*** Block opens ***

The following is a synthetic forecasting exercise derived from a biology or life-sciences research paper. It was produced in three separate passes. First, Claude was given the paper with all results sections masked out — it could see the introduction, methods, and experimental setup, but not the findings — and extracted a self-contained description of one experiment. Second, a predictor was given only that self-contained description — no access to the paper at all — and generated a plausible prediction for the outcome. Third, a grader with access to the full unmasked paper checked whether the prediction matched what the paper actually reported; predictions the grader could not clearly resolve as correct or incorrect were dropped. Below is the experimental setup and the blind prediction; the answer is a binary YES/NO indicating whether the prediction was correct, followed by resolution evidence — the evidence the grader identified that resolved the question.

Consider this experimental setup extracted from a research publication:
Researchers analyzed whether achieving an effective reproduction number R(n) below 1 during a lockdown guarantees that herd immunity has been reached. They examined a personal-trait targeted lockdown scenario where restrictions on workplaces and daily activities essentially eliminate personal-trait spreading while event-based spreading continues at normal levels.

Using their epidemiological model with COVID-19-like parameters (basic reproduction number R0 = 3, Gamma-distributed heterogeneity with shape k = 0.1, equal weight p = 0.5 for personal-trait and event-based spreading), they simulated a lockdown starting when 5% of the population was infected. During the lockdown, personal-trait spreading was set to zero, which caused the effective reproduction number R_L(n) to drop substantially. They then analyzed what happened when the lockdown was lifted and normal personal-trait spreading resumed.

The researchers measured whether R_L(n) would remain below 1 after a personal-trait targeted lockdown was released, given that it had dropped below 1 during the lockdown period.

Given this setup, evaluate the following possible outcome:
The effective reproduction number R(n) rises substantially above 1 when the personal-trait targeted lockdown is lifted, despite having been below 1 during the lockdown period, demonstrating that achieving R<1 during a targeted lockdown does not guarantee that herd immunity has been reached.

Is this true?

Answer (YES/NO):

*** Block closes ***

▶ _Task statement_:
Across the records above, how many lines contain the word "reproduction"? Please give that number alone.

▶ _Answer section_:
3